Sender实现了Runnable接口,是一个位于后台的,向集群发送请求的线程。该线程发送元数据请求来更新集群视图,然后将请求发送到适当的节点。
其关键流程如下所示。

1.1 run方法过程

Sender实现了Runnable接口,其run方法过程如下

@Override
    public void run() {
        log.debug("Starting Kafka producer I/O thread.");

        // main loop, runs until close is called
        //1.一直循环,当调用了close的时候退出
        while (running) {
            try {
                runOnce();
            } catch (Exception e) {
                log.error("Uncaught error in kafka producer I/O thread: ", e);
            }
        }

        log.debug("Beginning shutdown of Kafka producer I/O thread, sending remaining records.");

        // okay we stopped accepting requests but there may still be
        // requests in the transaction manager, accumulator or waiting for acknowledgment,
        // wait until these are completed.
        //2. 调用close后,并且不是强制关闭,同时累加器accumulator中还存在数据或者client中还存在正在处理的请求时,继续调用runOnce方法
        while (!forceClose && ((this.accumulator.hasUndrained() || this.client.inFlightRequestCount() > 0) || hasPendingTransactionalRequests())) {
            try {
                runOnce();
            } catch (Exception e) {
                log.error("Uncaught error in kafka producer I/O thread: ", e);
            }
        }

  // Abort the transaction if any commit or abort didn't go through the transaction manager's queue
       //3. 放弃事务执行,并调用runOnce方法
        while (!forceClose && transactionManager != null && transactionManager.hasOngoingTransaction()) {
            if (!transactionManager.isCompleting()) {
                log.info("Aborting incomplete transaction due to shutdown");
                transactionManager.beginAbort();
            }
            try {
                runOnce();
            } catch (Exception e) {
                log.error("Uncaught error in kafka producer I/O thread: ", e);
            }
        }
        //4. 如果是强制关闭,则直接调用manager的close方法。
        if (forceClose) {
            // We need to fail all the incomplete transactional requests and batches and wake up the threads waiting on
            // the futures.
            if (transactionManager != null) {
                log.debug("Aborting incomplete transactional requests due to forced shutdown");
                transactionManager.close();
            }
            log.debug("Aborting incomplete batches due to forced shutdown");
            this.accumulator.abortIncompleteBatches();
        }
        try {
            this.client.close();
        } catch (Exception e) {
            log.error("Failed to close network client", e);
        }
    }

run方法的过程主要分为上面的四个步骤,一般情况下(如正常处理消息,或者非强制关闭时还存在消息未处理)都会调用runOnce方法来进行下一步的处理,否则强制关闭了,那么即便还存在数据也不会进行下一步的操作,直接close。

1.2 runOnce

runOnce方法实现了消息的一次发送过程

void runOnce() {
     if (transactionManager != null) {
         try {
             transactionManager.maybeResolveSequences();

             // do not continue sending if the transaction manager is in a failed state
             if (transactionManager.hasFatalError()) {
                 RuntimeException lastError = transactionManager.lastError();
                 if (lastError != null) //1. 异常检查
                     maybeAbortBatches(lastError);
                 client.poll(retryBackoffMs, time.milliseconds()); //2.client阻塞直到有response数据返回或者超时返回。
                 return;
             }

             // Check whether we need a new producerId.

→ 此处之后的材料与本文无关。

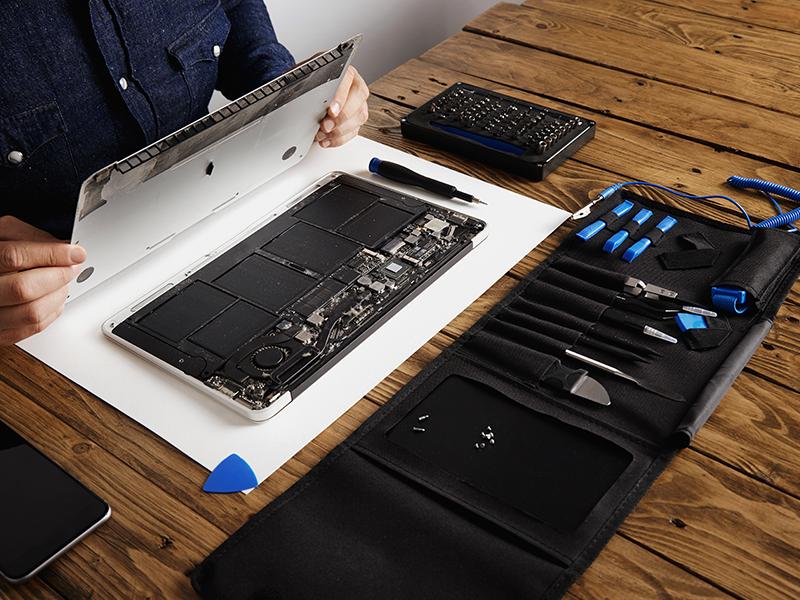 Laptop Akkuaustausch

If so, we will enqueue an InitProducerId
             // request which will be sent below
             //3. Kafka中通过produderId来实现幂等性
             transactionManager.bumpIdempotentEpochAndResetIdIfNeeded();

             if (maybeSendAndPollTransactionalRequest()) { //3. 也许发送了事务请求
                 return;
             }
         } catch (AuthenticationException e) {
             // This is already logged as error, but propagated here to perform any clean ups.
             log.trace("Authentication exception while processing transactional request", e);
             transactionManager.authenticationFailed(e);
         }
     }

     long currentTimeMs = time.milliseconds();
     long pollTimeout = sendProducerData(currentTimeMs); //4.发送数据
     client.poll(pollTimeout, currentTimeMs); //5.客户端阻塞直到有response数据返回或者超时返回。
 }

在这个方法中,一开始进行了异常检查,当transactionmanager存在异常时,客户端调用poll方法阻塞然后直接return。然后调用maybeSendAndPollTransactionalRequest做下一步处理,maybeSendAndPollTransactionalRequest中会判断是否有正在处理的请求或者有FindCoordinator请求入队,是的话则返回,否则执行到第四步sendProducerData来发送数据。

1.3 maybeSendAndPollTransactionalRequest 方法过程

maybeSendAndPollTransactionalRequest 方法中大致分为以下两个过程

  1. 判断transactionManager是否正在处理请求,是的话则调用poll方法等待处理返回。
  2. 处理FindCoordinatorRequest请求。这一快暂时还不是很清楚

1.4 sendProducerData 方法过程

sendProducerData 方法主要是进行发送数据前的一些准备工作,包括获取集群信息,以及对要发送的数据进封装。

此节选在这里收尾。